▶ [AIM] Count the lines in the records below that contain the string "grass", matching case exactly. Give only the number.

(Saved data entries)
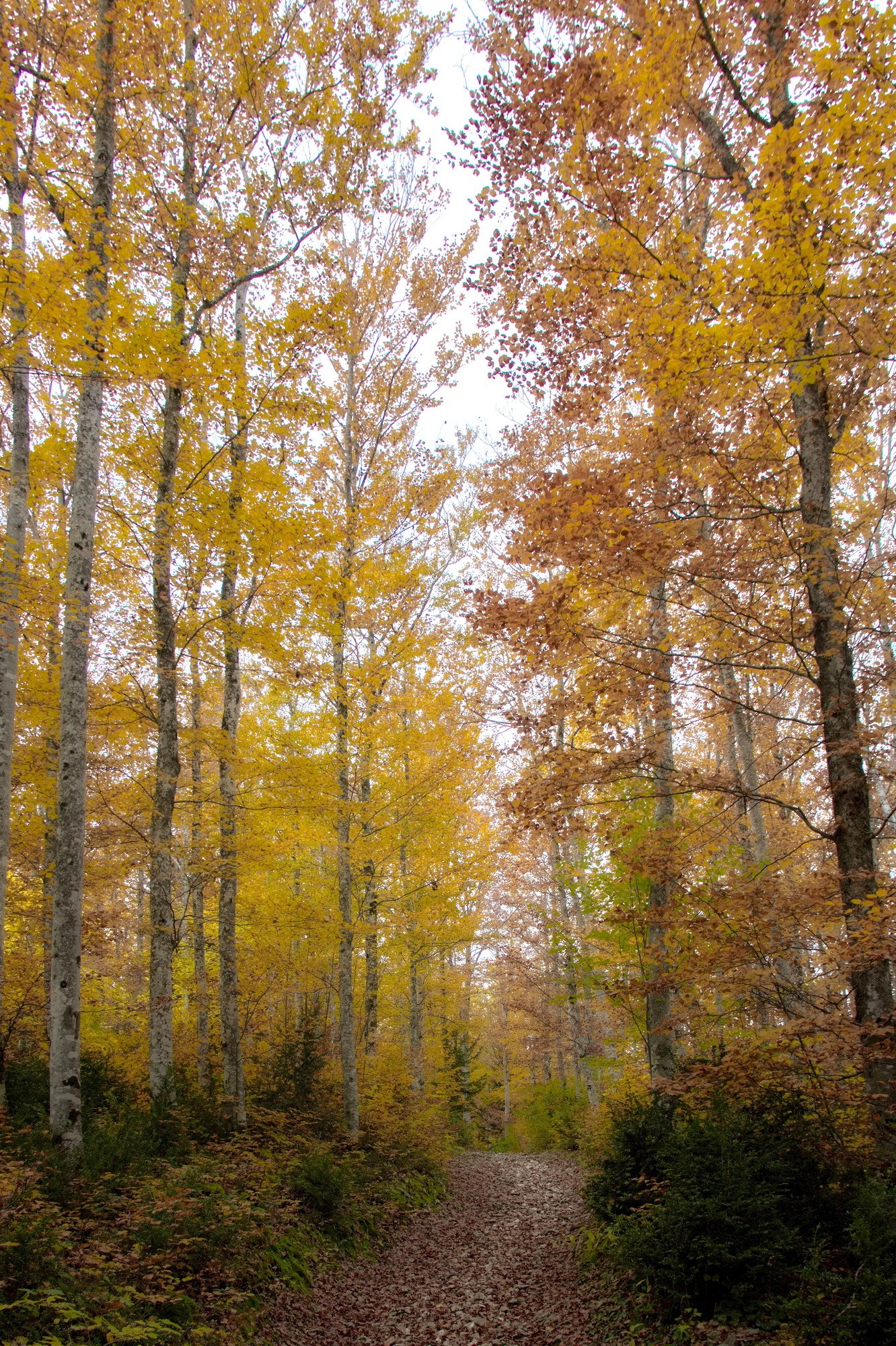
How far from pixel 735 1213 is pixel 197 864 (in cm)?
660

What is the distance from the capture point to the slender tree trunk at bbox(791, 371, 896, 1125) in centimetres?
438

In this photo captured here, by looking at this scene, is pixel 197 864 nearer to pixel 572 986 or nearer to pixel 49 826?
pixel 49 826

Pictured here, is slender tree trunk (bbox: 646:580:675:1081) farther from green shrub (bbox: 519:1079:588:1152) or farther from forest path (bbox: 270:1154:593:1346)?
green shrub (bbox: 519:1079:588:1152)

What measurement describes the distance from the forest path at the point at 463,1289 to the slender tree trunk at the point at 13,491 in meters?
3.72

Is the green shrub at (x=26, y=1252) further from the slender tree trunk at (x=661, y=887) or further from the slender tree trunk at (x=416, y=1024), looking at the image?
the slender tree trunk at (x=416, y=1024)

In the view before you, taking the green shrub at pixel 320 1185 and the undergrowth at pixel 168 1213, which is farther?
the green shrub at pixel 320 1185

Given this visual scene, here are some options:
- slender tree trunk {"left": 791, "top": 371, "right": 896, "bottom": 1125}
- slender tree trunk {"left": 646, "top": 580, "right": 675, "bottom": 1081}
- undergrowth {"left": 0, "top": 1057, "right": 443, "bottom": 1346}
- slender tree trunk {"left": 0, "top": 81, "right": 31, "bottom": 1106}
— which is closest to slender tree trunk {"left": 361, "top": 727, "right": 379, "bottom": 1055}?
undergrowth {"left": 0, "top": 1057, "right": 443, "bottom": 1346}

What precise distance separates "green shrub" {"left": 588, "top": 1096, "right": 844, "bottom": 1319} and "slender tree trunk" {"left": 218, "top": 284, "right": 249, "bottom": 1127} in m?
4.83

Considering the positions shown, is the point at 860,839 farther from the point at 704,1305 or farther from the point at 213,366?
the point at 213,366

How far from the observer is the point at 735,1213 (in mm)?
4219

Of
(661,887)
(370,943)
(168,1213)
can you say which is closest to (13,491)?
(168,1213)

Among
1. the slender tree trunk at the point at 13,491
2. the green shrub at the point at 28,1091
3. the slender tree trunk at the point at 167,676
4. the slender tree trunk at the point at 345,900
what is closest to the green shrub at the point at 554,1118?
the slender tree trunk at the point at 345,900

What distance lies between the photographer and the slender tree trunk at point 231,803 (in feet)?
25.4

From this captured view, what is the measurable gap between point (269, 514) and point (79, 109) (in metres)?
4.43
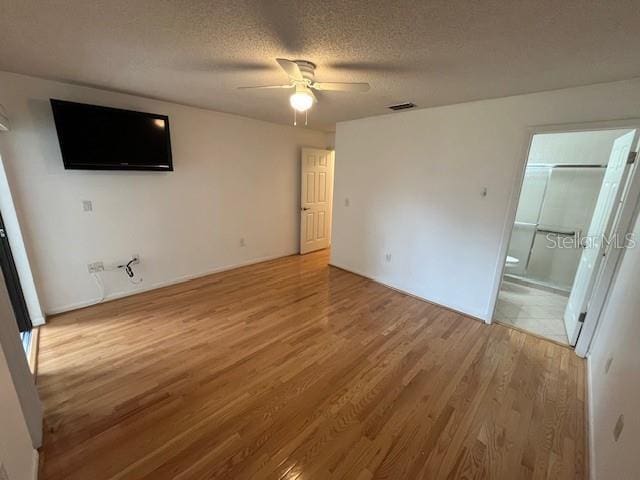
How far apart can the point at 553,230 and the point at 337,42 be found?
4301 mm

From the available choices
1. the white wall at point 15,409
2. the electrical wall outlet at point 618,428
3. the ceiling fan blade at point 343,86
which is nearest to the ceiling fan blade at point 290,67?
A: the ceiling fan blade at point 343,86

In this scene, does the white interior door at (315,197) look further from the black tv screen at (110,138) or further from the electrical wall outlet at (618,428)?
the electrical wall outlet at (618,428)

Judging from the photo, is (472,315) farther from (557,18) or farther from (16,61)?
(16,61)

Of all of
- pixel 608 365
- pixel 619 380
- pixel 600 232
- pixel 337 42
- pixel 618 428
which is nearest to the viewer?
pixel 618 428

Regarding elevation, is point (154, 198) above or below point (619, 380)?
above

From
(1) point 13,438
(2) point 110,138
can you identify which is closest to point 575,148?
(2) point 110,138

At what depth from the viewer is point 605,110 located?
2074mm

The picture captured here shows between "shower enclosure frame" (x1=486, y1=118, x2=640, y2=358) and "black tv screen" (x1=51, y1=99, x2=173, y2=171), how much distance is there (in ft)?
12.5

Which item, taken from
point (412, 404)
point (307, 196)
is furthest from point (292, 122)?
point (412, 404)

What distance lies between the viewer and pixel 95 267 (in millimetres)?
2951

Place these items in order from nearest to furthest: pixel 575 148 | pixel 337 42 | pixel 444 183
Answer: pixel 337 42
pixel 444 183
pixel 575 148

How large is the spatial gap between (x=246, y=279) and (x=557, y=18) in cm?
376

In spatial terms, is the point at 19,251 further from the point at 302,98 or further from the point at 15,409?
the point at 302,98

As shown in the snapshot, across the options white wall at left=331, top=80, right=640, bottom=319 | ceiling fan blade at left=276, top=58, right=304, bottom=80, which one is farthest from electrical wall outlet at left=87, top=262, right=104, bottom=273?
white wall at left=331, top=80, right=640, bottom=319
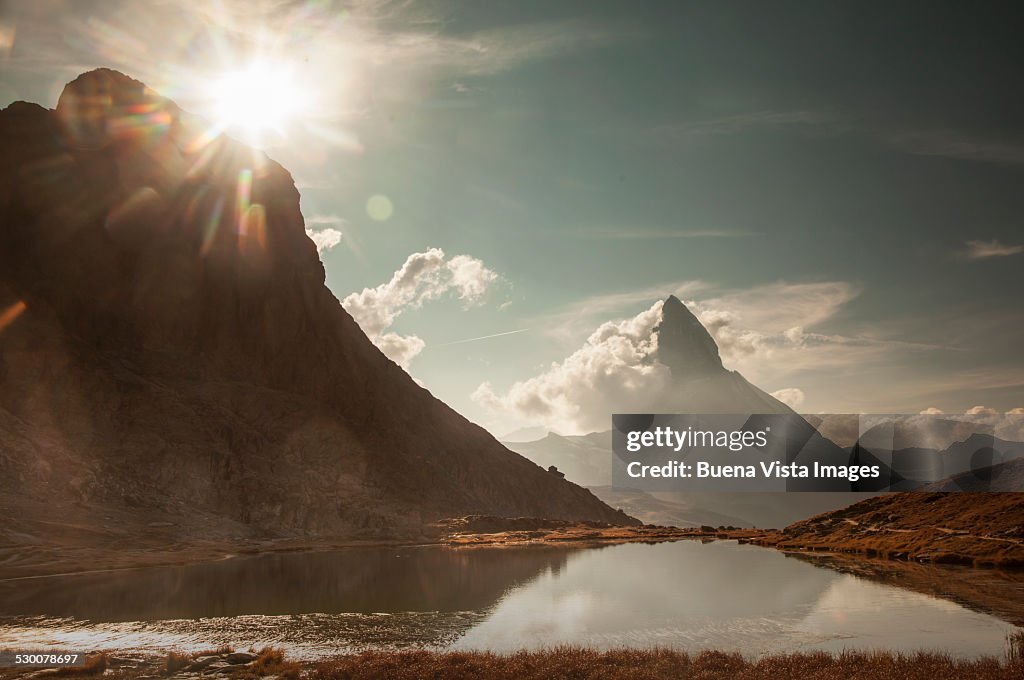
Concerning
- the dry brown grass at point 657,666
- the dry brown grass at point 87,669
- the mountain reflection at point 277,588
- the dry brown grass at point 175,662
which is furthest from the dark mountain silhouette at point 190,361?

▶ [SOLUTION FOR THIS TASK] 3